> **The request**
In the passage about Hollinger's business, which three groups will receive the to-go packages made by the volunteers? Please answer in one sentence.

> **Page**
_ _ _ _ _

Literally a week ago, none of this was in the thinking of Hollinger, whose business has built a steady clientele in Downtown Waynesboro.

It’s one thing when a business goes under because the people running it don’t know what they’re doing.

It’s entirely another when something out of the friggin’ blue comes about and pushes the business plan to the extreme.

“He said, I don’t care how you do it, I’ve just got a bunch of food here, and I want to make sure that it gets to people in need, and I want to be able to have something good that comes out of the situation that I’m in right now,” said Fife, telling his side of the phone call from Hollinger, a YMCA benefactor for several years, earlier in the day on Thursday.

The volunteers that Fife recruited worked into the night late Tuesday creating to-go packages that will be distributed Wednesday to a local homeless shelter, to YMCA families in childcare that are in need, and to the general community.

“It sort of hits you,” said Fife, choking back emotion, “when you’re watching Chris hug his employees as they’re handing in keys, and the commitment he has to his people and his community, and then he hands me the keys from his employee, and says, now take care of this. It’s pretty powerful.”

_ _ _ _ _

> **Data excerpts**
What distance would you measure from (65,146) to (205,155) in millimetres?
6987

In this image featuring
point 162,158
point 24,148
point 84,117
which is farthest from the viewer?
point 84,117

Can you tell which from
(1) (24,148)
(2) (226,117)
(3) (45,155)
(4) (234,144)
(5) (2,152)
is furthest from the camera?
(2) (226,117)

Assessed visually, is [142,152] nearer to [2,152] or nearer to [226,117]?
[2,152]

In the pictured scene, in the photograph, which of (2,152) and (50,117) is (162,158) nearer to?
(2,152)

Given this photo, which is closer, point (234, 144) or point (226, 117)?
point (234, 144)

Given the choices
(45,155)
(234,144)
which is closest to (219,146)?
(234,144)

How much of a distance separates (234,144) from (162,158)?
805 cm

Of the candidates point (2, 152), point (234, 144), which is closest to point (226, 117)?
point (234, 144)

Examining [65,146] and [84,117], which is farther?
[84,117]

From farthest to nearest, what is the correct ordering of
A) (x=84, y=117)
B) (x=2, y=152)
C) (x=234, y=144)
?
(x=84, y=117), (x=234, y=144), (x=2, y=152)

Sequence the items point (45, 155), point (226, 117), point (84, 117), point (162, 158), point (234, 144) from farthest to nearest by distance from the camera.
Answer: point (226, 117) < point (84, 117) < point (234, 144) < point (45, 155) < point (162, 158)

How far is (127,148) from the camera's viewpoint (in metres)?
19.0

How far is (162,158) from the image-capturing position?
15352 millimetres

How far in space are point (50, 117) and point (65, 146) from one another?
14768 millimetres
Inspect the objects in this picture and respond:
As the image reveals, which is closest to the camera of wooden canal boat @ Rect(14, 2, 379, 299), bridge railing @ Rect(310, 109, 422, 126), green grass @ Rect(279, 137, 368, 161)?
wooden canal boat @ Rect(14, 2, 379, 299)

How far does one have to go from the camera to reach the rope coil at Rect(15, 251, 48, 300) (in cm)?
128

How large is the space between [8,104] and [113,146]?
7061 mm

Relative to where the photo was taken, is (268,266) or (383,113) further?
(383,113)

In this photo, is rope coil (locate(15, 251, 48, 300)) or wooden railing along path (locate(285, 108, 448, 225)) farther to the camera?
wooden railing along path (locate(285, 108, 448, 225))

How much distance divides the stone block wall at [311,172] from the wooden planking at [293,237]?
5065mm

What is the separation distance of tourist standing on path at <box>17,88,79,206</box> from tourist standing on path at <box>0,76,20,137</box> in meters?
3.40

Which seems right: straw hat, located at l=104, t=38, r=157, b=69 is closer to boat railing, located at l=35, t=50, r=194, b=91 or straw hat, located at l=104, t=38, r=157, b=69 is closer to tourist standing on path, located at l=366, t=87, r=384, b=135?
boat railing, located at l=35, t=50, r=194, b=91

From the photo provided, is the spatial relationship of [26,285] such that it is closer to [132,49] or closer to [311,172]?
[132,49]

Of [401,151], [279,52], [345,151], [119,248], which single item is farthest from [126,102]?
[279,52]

_ _ _ _ _

> **Completed task**
The packages will go to a local homeless shelter, to YMCA families in childcare who are in need, and to the general community.